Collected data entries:
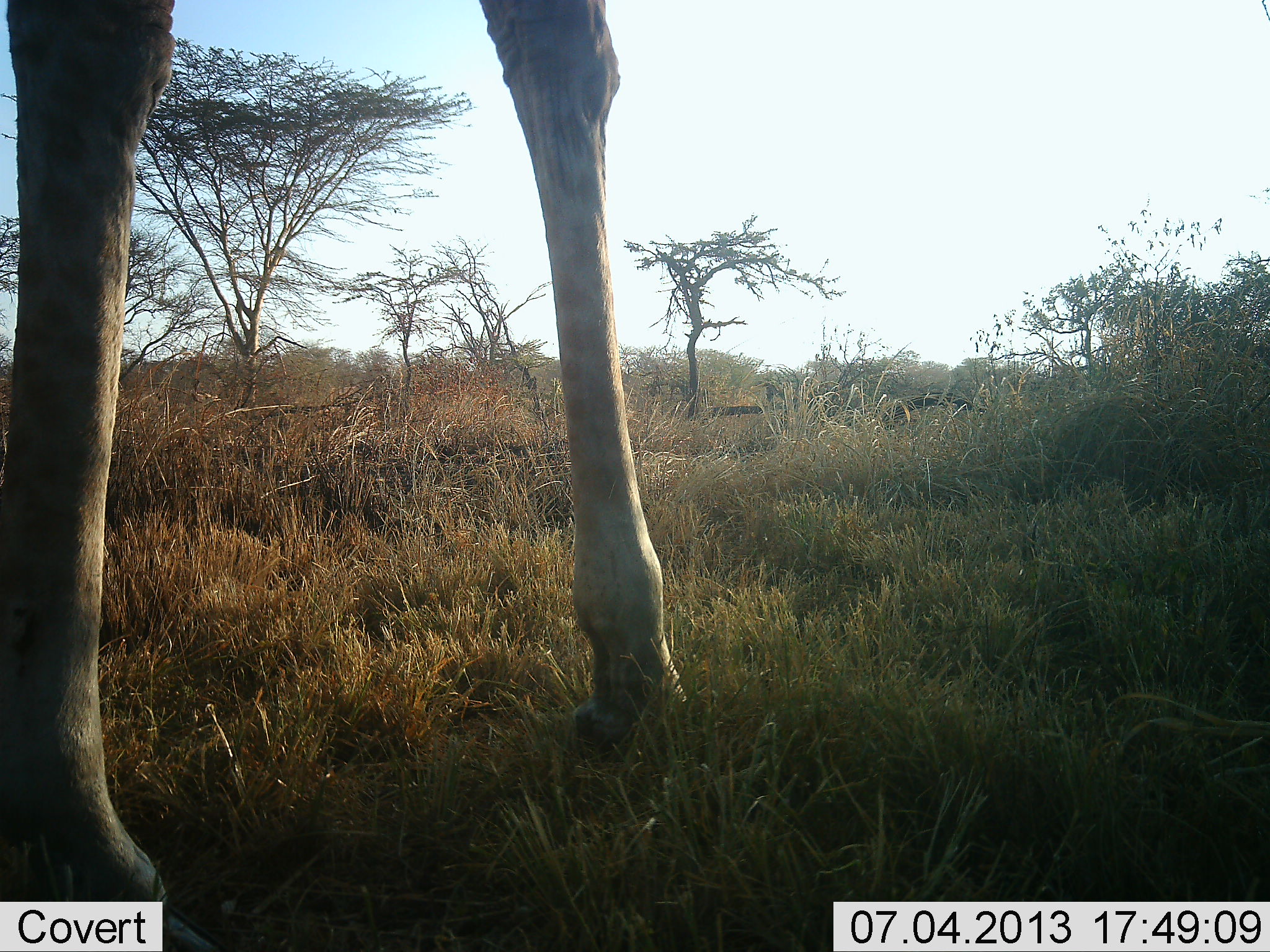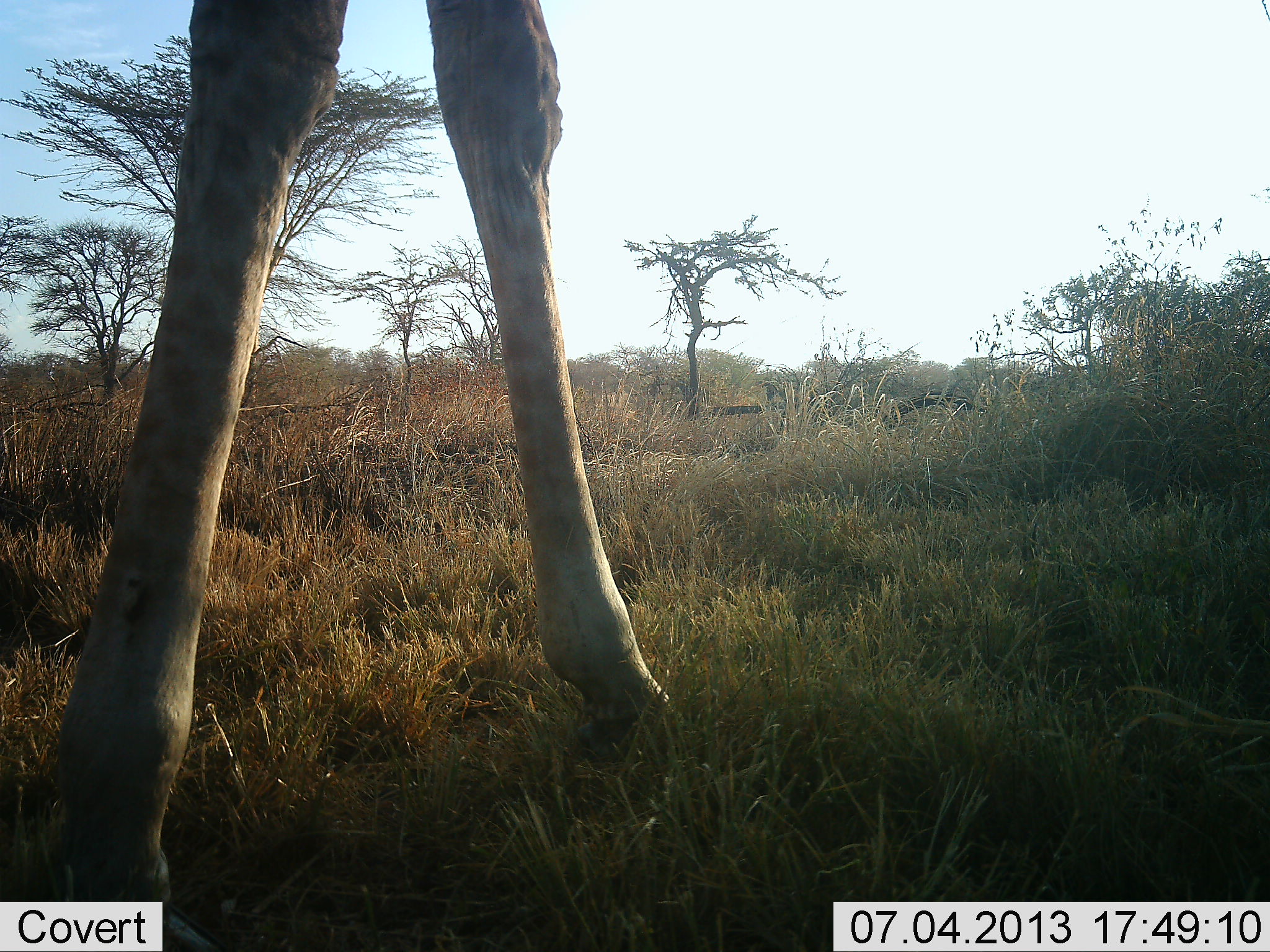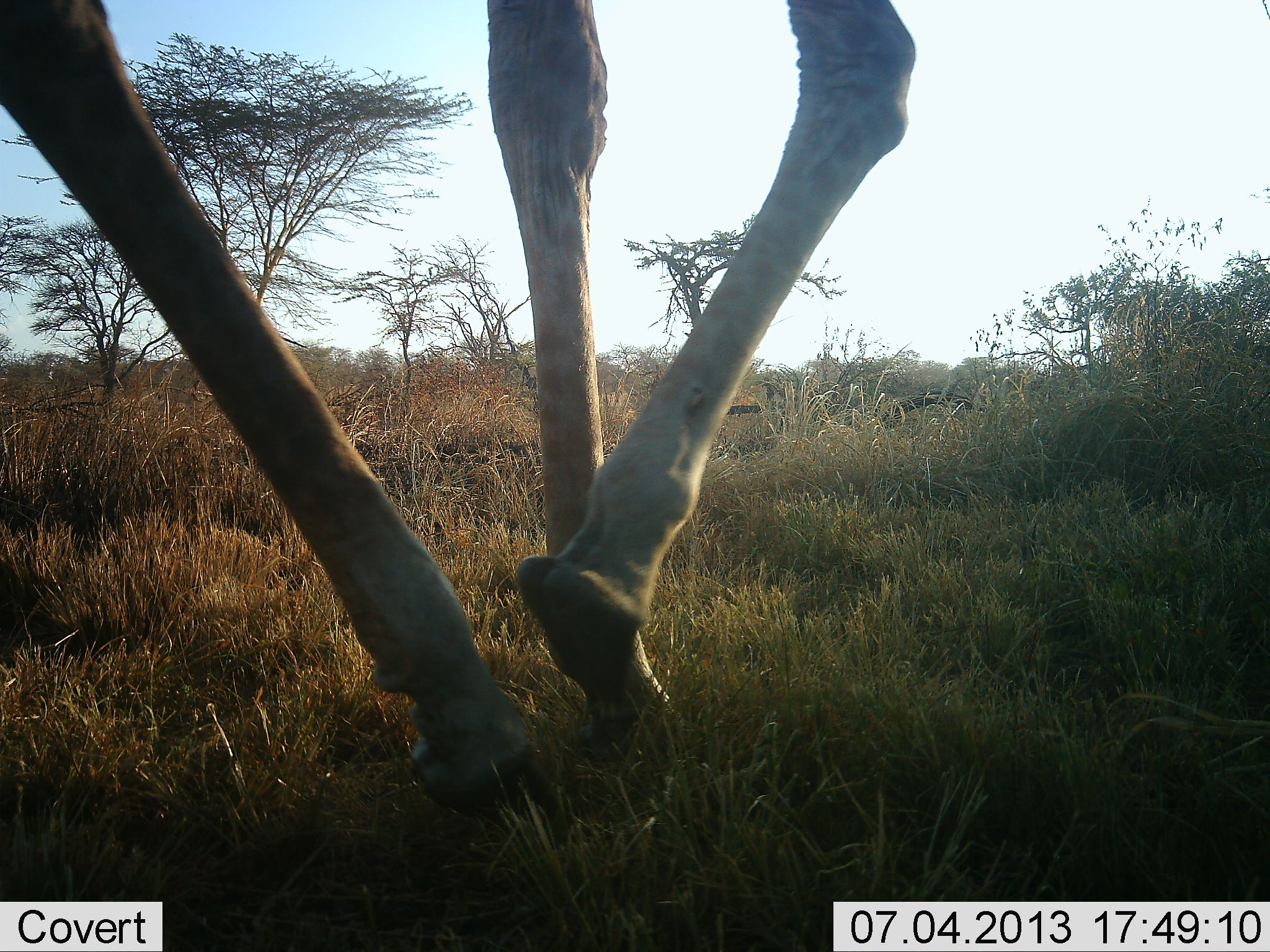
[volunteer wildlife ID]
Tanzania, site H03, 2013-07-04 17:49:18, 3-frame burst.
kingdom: Animalia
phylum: Chordata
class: Mammalia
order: Artiodactyla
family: Giraffidae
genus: Giraffa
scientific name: Giraffa camelopardalis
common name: giraffe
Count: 1.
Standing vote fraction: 18%.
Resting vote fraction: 0%.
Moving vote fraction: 82%.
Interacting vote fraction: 0%.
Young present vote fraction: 0%.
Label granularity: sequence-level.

* _Instructions for the task_: Which of the lines above carry the string "vote"? Pick them out and copy them.

* _Answer for the task_:
Standing vote fraction: 18%.
Resting vote fraction: 0%.
Moving vote fraction: 82%.
Interacting vote fraction: 0%.
Young present vote fraction: 0%.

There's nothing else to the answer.